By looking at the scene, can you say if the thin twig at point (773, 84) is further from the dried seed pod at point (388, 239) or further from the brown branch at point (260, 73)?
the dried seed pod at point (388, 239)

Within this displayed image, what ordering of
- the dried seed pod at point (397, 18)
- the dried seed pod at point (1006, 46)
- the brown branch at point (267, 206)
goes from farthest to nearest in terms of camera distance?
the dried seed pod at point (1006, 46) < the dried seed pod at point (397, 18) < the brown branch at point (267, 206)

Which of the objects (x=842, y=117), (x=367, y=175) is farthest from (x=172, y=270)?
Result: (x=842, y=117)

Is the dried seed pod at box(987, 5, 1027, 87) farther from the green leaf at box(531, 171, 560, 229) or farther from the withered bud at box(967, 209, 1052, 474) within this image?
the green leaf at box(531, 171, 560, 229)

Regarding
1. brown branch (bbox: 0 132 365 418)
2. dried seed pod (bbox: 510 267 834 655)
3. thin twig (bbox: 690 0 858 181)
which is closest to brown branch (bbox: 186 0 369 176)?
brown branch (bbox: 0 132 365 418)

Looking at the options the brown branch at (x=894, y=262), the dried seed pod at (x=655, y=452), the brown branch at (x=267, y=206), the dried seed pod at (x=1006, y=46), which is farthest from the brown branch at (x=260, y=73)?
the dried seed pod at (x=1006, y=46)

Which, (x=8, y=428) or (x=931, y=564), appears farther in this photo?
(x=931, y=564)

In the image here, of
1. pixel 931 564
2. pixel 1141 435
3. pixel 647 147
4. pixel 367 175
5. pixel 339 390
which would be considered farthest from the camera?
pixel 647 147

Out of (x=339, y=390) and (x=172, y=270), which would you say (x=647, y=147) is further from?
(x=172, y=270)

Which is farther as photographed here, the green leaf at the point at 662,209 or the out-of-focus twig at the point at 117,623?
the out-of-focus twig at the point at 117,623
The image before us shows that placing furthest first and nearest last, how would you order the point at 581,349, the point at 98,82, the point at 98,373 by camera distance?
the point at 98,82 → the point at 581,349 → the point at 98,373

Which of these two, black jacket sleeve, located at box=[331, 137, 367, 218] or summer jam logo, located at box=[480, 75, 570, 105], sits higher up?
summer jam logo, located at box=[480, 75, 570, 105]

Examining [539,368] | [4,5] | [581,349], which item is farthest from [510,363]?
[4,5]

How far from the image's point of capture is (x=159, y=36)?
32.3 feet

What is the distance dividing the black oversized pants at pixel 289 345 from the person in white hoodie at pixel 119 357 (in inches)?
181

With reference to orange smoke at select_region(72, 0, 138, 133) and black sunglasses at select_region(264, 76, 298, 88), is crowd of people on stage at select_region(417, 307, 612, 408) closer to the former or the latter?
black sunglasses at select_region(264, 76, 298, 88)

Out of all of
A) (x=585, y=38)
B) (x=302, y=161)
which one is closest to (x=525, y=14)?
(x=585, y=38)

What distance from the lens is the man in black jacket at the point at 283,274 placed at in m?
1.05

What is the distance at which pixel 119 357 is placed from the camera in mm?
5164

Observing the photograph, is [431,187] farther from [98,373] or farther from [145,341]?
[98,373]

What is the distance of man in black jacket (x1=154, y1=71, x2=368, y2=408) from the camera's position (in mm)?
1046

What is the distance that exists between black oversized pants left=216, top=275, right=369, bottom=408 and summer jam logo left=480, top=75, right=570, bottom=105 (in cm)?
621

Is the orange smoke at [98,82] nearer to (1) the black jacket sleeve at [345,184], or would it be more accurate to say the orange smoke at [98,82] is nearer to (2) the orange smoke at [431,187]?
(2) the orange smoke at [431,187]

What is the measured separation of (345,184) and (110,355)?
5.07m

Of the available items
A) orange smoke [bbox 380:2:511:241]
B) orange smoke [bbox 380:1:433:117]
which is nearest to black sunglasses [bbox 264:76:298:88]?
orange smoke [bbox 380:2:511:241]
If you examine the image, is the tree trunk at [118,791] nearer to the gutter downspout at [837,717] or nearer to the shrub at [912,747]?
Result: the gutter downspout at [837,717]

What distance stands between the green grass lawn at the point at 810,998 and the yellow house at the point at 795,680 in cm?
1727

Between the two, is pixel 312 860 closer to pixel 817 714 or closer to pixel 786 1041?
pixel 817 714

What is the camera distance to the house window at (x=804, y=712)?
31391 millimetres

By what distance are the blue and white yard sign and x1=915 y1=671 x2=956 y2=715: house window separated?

* EXERCISE OBJECTIVE:
Please reproduce all of the items above word for word.

* COMPLETE OUTPUT:
By looking at the scene, can you say if the thin twig at point (773, 84) is further from the dried seed pod at point (388, 239) or further from the brown branch at point (260, 73)?
the dried seed pod at point (388, 239)

Within this displayed image, what ordering of
- the dried seed pod at point (397, 18)
- the dried seed pod at point (1006, 46)
- the brown branch at point (267, 206)
goes from farthest to nearest in terms of camera distance?
the dried seed pod at point (1006, 46) < the dried seed pod at point (397, 18) < the brown branch at point (267, 206)

Which of the objects (x=842, y=117), (x=367, y=175) is farthest from (x=172, y=270)?
Result: (x=842, y=117)

Is the dried seed pod at box(987, 5, 1027, 87) farther from the green leaf at box(531, 171, 560, 229) or farther from the withered bud at box(967, 209, 1052, 474) within this image?
the green leaf at box(531, 171, 560, 229)

Regarding
1. brown branch (bbox: 0 132 365 418)
2. dried seed pod (bbox: 510 267 834 655)
3. thin twig (bbox: 690 0 858 181)
which is closest to brown branch (bbox: 186 0 369 176)?
brown branch (bbox: 0 132 365 418)

Looking at the options the brown branch at (x=894, y=262), the dried seed pod at (x=655, y=452), the brown branch at (x=267, y=206), the dried seed pod at (x=1006, y=46), which is farthest from the brown branch at (x=260, y=73)?
the dried seed pod at (x=1006, y=46)

Which, (x=8, y=428) or (x=931, y=564), appears farther in this photo?
(x=931, y=564)

In the image here, of
1. pixel 931 564
2. pixel 1141 435
3. pixel 647 147
4. pixel 367 175
5. pixel 339 390
which would be considered farthest from the camera?
pixel 647 147

Out of (x=339, y=390) and (x=172, y=270), which would you say (x=647, y=147) is further from?
(x=172, y=270)

Which is farther as photographed here, the green leaf at the point at 662,209 or the out-of-focus twig at the point at 117,623?
the out-of-focus twig at the point at 117,623
The image before us shows that placing furthest first and nearest last, how would you order the point at 581,349, the point at 98,82, the point at 98,373 by camera distance?
the point at 98,82 → the point at 581,349 → the point at 98,373

Which of these two, black jacket sleeve, located at box=[331, 137, 367, 218] or summer jam logo, located at box=[480, 75, 570, 105], sits higher up?
summer jam logo, located at box=[480, 75, 570, 105]

Examining [539,368] | [4,5] | [581,349], which item is farthest from [510,363]?
[4,5]

How far from the image's point of capture is (x=159, y=36)?
32.3 feet

What is the distance dividing the black oversized pants at pixel 289 345 from the person in white hoodie at pixel 119 357 (in inches)?
181

With reference to orange smoke at select_region(72, 0, 138, 133) and black sunglasses at select_region(264, 76, 298, 88), is crowd of people on stage at select_region(417, 307, 612, 408) closer to the former or the latter?
black sunglasses at select_region(264, 76, 298, 88)

Out of all of
A) (x=585, y=38)
B) (x=302, y=161)
which one is closest to (x=525, y=14)?
(x=585, y=38)

What distance from the lens is the man in black jacket at the point at 283,274 placed at in m?
1.05

What is the distance at which pixel 119 357 is placed from the camera in mm?
5164

Observing the photograph, is [431,187] farther from [98,373] or farther from [145,341]?
[98,373]

What is the distance of man in black jacket (x1=154, y1=71, x2=368, y2=408) from the camera's position (in mm)?
1046

What is the distance that exists between black oversized pants left=216, top=275, right=369, bottom=408 and summer jam logo left=480, top=75, right=570, bottom=105 (in cm)?
621

Is the orange smoke at [98,82] nearer to (1) the black jacket sleeve at [345,184], or would it be more accurate to say the orange smoke at [98,82] is nearer to (2) the orange smoke at [431,187]?
(2) the orange smoke at [431,187]

What is the measured separation of (345,184) and (110,355)?
5.07m

Of the available items
A) orange smoke [bbox 380:2:511:241]
B) orange smoke [bbox 380:1:433:117]
which is nearest to black sunglasses [bbox 264:76:298:88]?
orange smoke [bbox 380:2:511:241]
If you examine the image, is the tree trunk at [118,791] nearer to the gutter downspout at [837,717] or nearer to the shrub at [912,747]?
Result: the gutter downspout at [837,717]

What distance stands between the green grass lawn at the point at 810,998 and the yellow house at the point at 795,680 in cm?
1727

Between the two, is pixel 312 860 closer to pixel 817 714 or closer to pixel 786 1041?
pixel 817 714

What is the camera distance to the house window at (x=804, y=712)?
31391 millimetres

By what distance are the blue and white yard sign and x1=915 y1=671 x2=956 y2=715: house window separated?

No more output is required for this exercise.